%%
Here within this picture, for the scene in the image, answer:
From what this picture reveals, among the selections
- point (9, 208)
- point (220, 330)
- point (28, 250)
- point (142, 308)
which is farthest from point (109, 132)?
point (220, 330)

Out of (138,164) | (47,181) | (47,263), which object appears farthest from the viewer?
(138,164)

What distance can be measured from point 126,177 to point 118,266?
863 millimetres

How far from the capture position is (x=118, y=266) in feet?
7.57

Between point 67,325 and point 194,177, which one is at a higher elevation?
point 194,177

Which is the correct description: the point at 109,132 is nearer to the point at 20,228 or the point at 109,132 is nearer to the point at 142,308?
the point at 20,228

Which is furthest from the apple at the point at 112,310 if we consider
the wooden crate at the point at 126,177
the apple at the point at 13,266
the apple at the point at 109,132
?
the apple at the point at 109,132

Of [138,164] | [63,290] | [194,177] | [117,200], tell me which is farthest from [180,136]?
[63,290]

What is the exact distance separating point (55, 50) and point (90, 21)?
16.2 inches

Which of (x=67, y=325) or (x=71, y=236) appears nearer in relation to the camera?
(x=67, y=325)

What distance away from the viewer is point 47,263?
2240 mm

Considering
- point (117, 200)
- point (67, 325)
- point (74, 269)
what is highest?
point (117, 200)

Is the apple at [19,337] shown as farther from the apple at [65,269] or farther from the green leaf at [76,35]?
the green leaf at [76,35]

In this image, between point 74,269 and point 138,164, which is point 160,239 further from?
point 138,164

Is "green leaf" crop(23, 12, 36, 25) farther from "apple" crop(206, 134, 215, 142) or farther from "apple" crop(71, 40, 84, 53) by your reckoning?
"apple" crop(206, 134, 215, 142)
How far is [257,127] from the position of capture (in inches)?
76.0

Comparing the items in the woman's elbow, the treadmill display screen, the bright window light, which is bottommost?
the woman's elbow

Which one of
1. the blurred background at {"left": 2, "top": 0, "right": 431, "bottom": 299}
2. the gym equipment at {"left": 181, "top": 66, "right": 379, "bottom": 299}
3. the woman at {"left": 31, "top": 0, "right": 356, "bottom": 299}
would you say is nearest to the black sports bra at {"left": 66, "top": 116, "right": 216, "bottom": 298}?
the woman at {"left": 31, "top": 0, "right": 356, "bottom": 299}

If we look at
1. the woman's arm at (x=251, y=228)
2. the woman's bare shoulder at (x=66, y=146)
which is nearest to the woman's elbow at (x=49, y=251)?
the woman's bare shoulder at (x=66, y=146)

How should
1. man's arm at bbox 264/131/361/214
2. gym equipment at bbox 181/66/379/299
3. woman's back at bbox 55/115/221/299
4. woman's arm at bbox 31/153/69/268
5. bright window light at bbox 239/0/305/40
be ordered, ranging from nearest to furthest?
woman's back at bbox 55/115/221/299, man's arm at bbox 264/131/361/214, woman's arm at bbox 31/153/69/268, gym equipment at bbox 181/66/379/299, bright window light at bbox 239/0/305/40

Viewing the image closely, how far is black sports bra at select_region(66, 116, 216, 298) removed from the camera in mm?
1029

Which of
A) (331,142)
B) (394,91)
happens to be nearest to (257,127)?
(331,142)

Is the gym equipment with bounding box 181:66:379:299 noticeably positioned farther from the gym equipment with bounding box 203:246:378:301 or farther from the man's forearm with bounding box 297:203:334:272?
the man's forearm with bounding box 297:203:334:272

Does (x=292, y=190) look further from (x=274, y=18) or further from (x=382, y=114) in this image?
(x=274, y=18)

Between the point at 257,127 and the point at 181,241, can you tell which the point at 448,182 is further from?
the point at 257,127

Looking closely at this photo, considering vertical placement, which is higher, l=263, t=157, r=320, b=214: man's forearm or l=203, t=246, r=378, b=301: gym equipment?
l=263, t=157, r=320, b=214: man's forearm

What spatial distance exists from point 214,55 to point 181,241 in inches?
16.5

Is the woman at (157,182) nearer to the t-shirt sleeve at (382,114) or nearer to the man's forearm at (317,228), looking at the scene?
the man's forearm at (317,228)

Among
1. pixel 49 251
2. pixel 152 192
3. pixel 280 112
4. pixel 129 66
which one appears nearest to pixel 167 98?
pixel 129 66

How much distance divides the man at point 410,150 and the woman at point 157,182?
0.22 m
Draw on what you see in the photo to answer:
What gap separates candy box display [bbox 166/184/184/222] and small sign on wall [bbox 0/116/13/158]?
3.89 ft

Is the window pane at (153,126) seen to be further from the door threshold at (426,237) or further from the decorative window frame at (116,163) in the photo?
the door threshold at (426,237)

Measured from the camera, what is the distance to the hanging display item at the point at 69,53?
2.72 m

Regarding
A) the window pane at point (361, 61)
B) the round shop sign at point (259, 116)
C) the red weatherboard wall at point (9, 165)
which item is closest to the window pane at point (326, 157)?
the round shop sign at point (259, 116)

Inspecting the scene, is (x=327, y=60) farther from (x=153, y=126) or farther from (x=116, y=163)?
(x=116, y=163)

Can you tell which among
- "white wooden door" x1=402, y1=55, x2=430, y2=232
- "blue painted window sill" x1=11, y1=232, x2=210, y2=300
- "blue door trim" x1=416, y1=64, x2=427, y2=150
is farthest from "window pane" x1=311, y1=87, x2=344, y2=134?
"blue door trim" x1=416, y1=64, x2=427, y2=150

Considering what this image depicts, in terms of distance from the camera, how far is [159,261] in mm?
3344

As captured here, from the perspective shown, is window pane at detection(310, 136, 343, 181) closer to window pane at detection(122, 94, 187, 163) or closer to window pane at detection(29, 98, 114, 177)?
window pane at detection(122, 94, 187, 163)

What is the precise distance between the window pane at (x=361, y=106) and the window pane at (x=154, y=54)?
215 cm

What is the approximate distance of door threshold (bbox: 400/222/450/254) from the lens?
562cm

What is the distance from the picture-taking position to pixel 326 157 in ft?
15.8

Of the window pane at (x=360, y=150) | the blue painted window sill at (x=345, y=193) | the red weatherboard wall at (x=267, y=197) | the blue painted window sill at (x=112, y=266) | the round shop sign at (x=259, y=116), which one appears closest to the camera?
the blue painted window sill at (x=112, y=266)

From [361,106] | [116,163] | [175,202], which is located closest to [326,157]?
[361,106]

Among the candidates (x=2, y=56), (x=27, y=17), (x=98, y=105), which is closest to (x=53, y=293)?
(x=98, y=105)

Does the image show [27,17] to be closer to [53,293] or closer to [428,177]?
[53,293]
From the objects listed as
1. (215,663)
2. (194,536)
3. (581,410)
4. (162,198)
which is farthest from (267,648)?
%%
Could you give the material above again, substituting "most distant" for every occurrence of "farthest" and changing nothing else?

Here within this picture, for the scene in the image, answer:
From what this picture reveals, among the selections
- point (9, 208)
- point (220, 330)
- point (28, 250)
- point (142, 308)
which is most distant from point (109, 132)?
point (220, 330)

Out of (138,164) | (47,181) | (47,263), which object appears most distant from the viewer?
(138,164)

What distance can be measured from point 126,177 to point 118,266?
863 millimetres

How far from the capture position is (x=118, y=266) in feet?
7.57

Between point 67,325 and point 194,177, which one is at a higher elevation?
point 194,177

Which is the correct description: the point at 109,132 is nearer to the point at 20,228 or the point at 109,132 is nearer to the point at 142,308?
the point at 20,228

Which is furthest from the apple at the point at 112,310 if we consider
the wooden crate at the point at 126,177
the apple at the point at 13,266
the apple at the point at 109,132
?
the apple at the point at 109,132

Of [138,164] | [63,290] | [194,177] | [117,200], tell me which is most distant from [180,136]?
[63,290]

What is the exact distance separating point (55, 50) and point (90, 21)?
16.2 inches

Which of (x=67, y=325) or (x=71, y=236) appears nearer in relation to the camera?
(x=67, y=325)

What distance away from the viewer is point 47,263?
2240 mm

Considering
- point (117, 200)
- point (67, 325)
- point (74, 269)
what is highest?
point (117, 200)

Is the apple at [19,337] shown as farther from the apple at [65,269] or farther from the green leaf at [76,35]?
the green leaf at [76,35]

In this image, between point 74,269 and point 138,164, which is point 160,239 further from?
point 138,164

Is "green leaf" crop(23, 12, 36, 25) farther from "apple" crop(206, 134, 215, 142) or farther from "apple" crop(71, 40, 84, 53) by your reckoning?
"apple" crop(206, 134, 215, 142)
How far is [257,127] from the position of capture (in inches)?
76.0

Comparing the items in the woman's elbow, the treadmill display screen, the bright window light, which is bottommost?
the woman's elbow

Which one of
1. the blurred background at {"left": 2, "top": 0, "right": 431, "bottom": 299}
2. the gym equipment at {"left": 181, "top": 66, "right": 379, "bottom": 299}
3. the woman at {"left": 31, "top": 0, "right": 356, "bottom": 299}
would you say is nearest to the black sports bra at {"left": 66, "top": 116, "right": 216, "bottom": 298}?
the woman at {"left": 31, "top": 0, "right": 356, "bottom": 299}

If we look at
1. the woman's arm at (x=251, y=228)
2. the woman's bare shoulder at (x=66, y=146)
which is nearest to the woman's elbow at (x=49, y=251)?
the woman's bare shoulder at (x=66, y=146)

How should
1. man's arm at bbox 264/131/361/214
2. gym equipment at bbox 181/66/379/299
3. woman's back at bbox 55/115/221/299
4. woman's arm at bbox 31/153/69/268
5. bright window light at bbox 239/0/305/40
be ordered, ranging from nearest to furthest?
woman's back at bbox 55/115/221/299, man's arm at bbox 264/131/361/214, woman's arm at bbox 31/153/69/268, gym equipment at bbox 181/66/379/299, bright window light at bbox 239/0/305/40

Viewing the image closely, how far is black sports bra at select_region(66, 116, 216, 298) removed from the camera in mm?
1029

Which of
A) (331,142)
B) (394,91)
happens to be nearest to (257,127)?
(331,142)

Is the gym equipment with bounding box 181:66:379:299 noticeably positioned farther from the gym equipment with bounding box 203:246:378:301 or farther from the man's forearm with bounding box 297:203:334:272?
the man's forearm with bounding box 297:203:334:272

Does (x=292, y=190) look further from (x=274, y=18) or further from (x=382, y=114) in this image?
(x=274, y=18)

Between the point at 257,127 and the point at 181,241, can you tell which the point at 448,182 is further from?
the point at 257,127

Looking closely at this photo, considering vertical placement, which is higher, l=263, t=157, r=320, b=214: man's forearm or l=203, t=246, r=378, b=301: gym equipment?
l=263, t=157, r=320, b=214: man's forearm

What spatial distance exists from point 214,55 to point 181,241 in inches?
16.5

Is the woman at (157,182) nearer to the t-shirt sleeve at (382,114) or nearer to the man's forearm at (317,228), looking at the scene?
the man's forearm at (317,228)

Among
1. pixel 49 251
2. pixel 152 192
3. pixel 280 112
4. pixel 129 66
which one appears nearest to pixel 167 98?
pixel 129 66

How much distance divides the man at point 410,150 and the woman at point 157,182?
0.22 m
Draw on what you see in the photo to answer:
What gap separates candy box display [bbox 166/184/184/222] and small sign on wall [bbox 0/116/13/158]?
3.89 ft

Is the window pane at (153,126) seen to be further from the door threshold at (426,237) or further from the decorative window frame at (116,163) in the photo?
the door threshold at (426,237)

Measured from the camera, what is the distance to the hanging display item at the point at 69,53?
2.72 m

Regarding
A) the window pane at point (361, 61)
B) the round shop sign at point (259, 116)
C) the red weatherboard wall at point (9, 165)
which item is closest to the window pane at point (326, 157)?
the round shop sign at point (259, 116)

Inspecting the scene, is (x=327, y=60) farther from (x=153, y=126) or farther from (x=116, y=163)?
(x=116, y=163)

Can you tell which among
- "white wooden door" x1=402, y1=55, x2=430, y2=232
- "blue painted window sill" x1=11, y1=232, x2=210, y2=300
- "blue door trim" x1=416, y1=64, x2=427, y2=150
is most distant from "window pane" x1=311, y1=87, x2=344, y2=134?
"blue door trim" x1=416, y1=64, x2=427, y2=150

Considering what this image depicts, in terms of distance from the camera, how far is [159,261] in mm?
3344

As captured here, from the perspective shown, is window pane at detection(310, 136, 343, 181) closer to window pane at detection(122, 94, 187, 163) or closer to window pane at detection(29, 98, 114, 177)?
window pane at detection(122, 94, 187, 163)

What is the precise distance between the window pane at (x=361, y=106) and the window pane at (x=154, y=54)?
215 cm

What is the approximate distance of door threshold (bbox: 400/222/450/254) from the lens?
562cm

What is the distance from the picture-taking position to pixel 326 157 in ft?
15.8

Of the window pane at (x=360, y=150) | the blue painted window sill at (x=345, y=193) | the red weatherboard wall at (x=267, y=197) | the blue painted window sill at (x=112, y=266) | the round shop sign at (x=259, y=116), which one appears closest to the camera?
the blue painted window sill at (x=112, y=266)

From [361,106] | [116,163] | [175,202], which is located closest to [326,157]?
[361,106]

Among the candidates (x=2, y=56), (x=27, y=17), (x=98, y=105), which is closest to (x=53, y=293)?
(x=98, y=105)

Does the image show [27,17] to be closer to [53,293] or closer to [428,177]?
[53,293]
From the objects listed as
1. (215,663)
2. (194,536)
3. (581,410)
4. (162,198)
which is most distant from (267,648)?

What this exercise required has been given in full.